私の田舎は、夏に成人式をします。
阿波踊りには帰省するだろうとふんでか、徳島らしい。
でも私には成人式の思い出がありません。
当日、何度も家に誘いに来てくれていながら、アホな友人と麻雀三昧でそれどころじゃなかったんです。
人並みの思い出のない過去は、年を経るにしたがい侘しさが胸に沁みてきます。共有できる思い出はいいもんです。麻雀で役満ツモルより大事なものです。

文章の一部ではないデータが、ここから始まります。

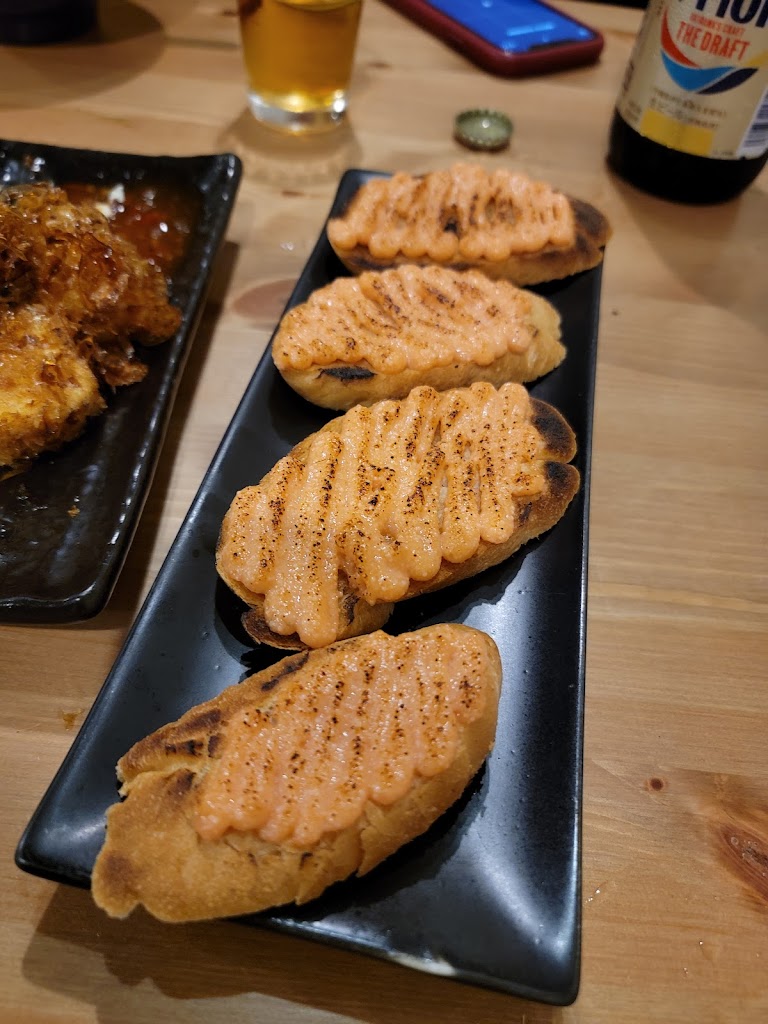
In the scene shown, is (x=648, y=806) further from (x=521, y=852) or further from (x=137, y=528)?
(x=137, y=528)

二十歳を迎えた方には、私のような虚しいおっさんにはなってほしくない。どうか、この日を大切にしていただきたいと願います。
成人式から数年後のこと。
友人から、成人式のスピーチを頼まれたことがあります。
おそらく、「青年よ、荒野を目指せ!!」みたいなことを期待してのことだったのでしょう。他の場所でも、その友人の頼みで話したことがありました。
が、新年の二日酔い続きの私に、そんなことは関係ない。
あきらかに人選ミスです。
「虚しさを知れー!」と言って成人式をぶち壊し、以降
二度と呼んではくれません。
思うに二十歳は、純粋がゆえに退廃と理想に揺れ動くもの。
永遠ともいえる時間と空間の中では、人の一生など刹那の出来事。
太宰治流にいえば、茶番劇。
でも、その茶番をどう演じるかが醍醐味となります。
迷いのない人は素晴らしい。理想に向けて突っ走れる。
迷いの多い人もまた素晴らしい。思いやり深い人として尊敬されるでしょう。
二十歳のスタートは、まず自分を信じる事からだと思います。
と、私がLv20になったときに思いました。
MILUでも成人式が必要ですね。
タイミング任せにはなりますが、是非ともこの3連休に卒業した人にはプラチナえび1山くらい配ってあげてほしいもんです。